───── EXTRACTED TEXT
I suspect the author means physical server. Remember my warning
against confusing levels of representation? A clear distinction between
physical and logical is particularly important insofar as distribution
is concerned.
What is of practical consequence is whether the details of the physical distribution on multiple computers are transparent
to users and applications, that is, they don't need to refer to those
details explicitly. Aside from simpler and easier development,
maintenance, and data access, when the distribution changes (e.g., more
computers are added or there is redistribution) existing queries and
applications continue to work unchanged. For such distribution independence,
all the necessary functionality -- transactions, consistency, recovery,
integrity, concurrency control, security, performance optimization, and
so on -- must be encapsulated in the DBMS, not left to developers in
each and every application.
More than a decade ago C. J. Date specified that DBMS functionality in 12 Objectives for Distributed Database Systems.
Insofar as users and applications are concerned, they all boil down to a
distributed DBMS behaving in all respects exactly like a
non-distributed DBMS. Alas, it would be an understatement to say that
this is a non-trivial task.
──────────
▶ YOUR GOAL
In the distributed database passage, where must functionality such as transactions, recovery and concurrency control be encapsulated to achieve distribution independence?
───── GIVEN ENTRIES
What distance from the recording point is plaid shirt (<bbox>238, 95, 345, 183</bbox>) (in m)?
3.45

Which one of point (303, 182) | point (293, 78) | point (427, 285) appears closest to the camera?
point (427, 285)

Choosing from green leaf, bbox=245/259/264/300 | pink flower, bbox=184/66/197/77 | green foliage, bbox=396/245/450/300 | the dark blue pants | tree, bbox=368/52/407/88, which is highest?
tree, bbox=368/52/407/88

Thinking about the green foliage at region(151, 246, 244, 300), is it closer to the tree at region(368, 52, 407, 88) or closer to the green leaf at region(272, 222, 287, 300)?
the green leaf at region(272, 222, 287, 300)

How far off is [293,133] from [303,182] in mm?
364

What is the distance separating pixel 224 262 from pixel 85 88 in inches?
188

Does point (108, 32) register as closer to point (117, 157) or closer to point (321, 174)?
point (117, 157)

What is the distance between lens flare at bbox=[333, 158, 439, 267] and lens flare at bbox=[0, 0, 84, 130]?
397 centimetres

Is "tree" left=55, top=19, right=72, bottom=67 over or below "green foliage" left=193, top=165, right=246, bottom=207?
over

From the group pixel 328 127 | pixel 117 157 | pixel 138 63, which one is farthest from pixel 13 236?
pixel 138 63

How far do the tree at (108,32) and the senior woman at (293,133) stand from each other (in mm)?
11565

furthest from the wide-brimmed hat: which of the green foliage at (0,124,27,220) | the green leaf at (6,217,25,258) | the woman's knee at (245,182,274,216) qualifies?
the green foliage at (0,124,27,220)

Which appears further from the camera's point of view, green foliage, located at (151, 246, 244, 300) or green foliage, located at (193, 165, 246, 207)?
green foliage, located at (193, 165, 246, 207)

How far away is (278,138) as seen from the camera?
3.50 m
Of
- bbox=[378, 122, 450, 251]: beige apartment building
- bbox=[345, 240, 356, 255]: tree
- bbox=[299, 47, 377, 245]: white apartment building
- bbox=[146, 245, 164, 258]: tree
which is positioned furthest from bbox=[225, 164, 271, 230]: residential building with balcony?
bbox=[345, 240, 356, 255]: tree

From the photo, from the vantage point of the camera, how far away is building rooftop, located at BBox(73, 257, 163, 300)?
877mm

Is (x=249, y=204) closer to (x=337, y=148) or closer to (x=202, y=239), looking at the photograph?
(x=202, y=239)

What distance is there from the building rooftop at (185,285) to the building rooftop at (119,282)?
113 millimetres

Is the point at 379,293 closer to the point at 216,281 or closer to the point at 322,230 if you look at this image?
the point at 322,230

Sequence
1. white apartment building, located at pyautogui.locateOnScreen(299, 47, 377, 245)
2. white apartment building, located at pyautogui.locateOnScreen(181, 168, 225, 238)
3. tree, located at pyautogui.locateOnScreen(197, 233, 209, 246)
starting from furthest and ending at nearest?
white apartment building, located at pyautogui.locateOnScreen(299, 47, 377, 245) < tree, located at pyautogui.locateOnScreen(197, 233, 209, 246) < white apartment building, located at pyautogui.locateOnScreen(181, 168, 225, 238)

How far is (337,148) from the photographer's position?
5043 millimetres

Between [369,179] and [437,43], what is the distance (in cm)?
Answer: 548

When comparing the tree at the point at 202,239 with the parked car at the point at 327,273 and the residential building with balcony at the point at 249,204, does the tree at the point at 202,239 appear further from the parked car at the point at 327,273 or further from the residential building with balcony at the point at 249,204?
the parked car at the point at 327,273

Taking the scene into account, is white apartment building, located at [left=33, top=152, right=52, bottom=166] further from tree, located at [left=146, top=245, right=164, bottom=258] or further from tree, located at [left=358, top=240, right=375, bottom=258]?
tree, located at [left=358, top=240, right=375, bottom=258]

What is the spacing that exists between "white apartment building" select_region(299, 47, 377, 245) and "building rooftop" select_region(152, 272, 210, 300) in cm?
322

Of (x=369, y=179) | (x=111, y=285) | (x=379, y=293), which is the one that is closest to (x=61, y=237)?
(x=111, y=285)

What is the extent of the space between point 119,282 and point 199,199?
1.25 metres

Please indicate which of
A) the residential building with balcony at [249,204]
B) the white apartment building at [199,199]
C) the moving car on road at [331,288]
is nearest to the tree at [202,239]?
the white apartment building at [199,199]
──────────
───── GIVEN ENTRIES
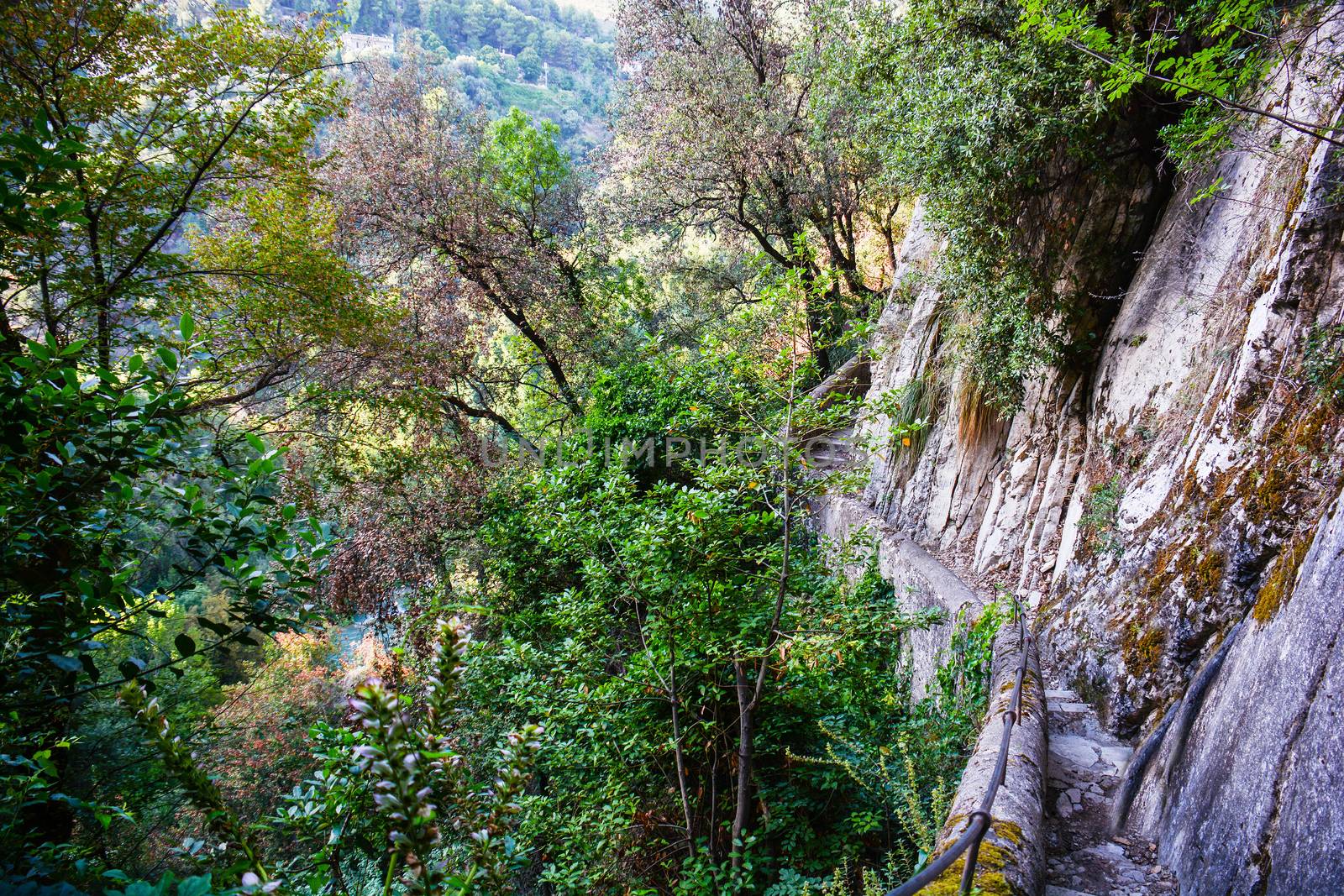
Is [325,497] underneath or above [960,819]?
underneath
──────────
▶ SOLUTION FOR THIS EXERCISE
In the DBMS, not left to developers in each and every application.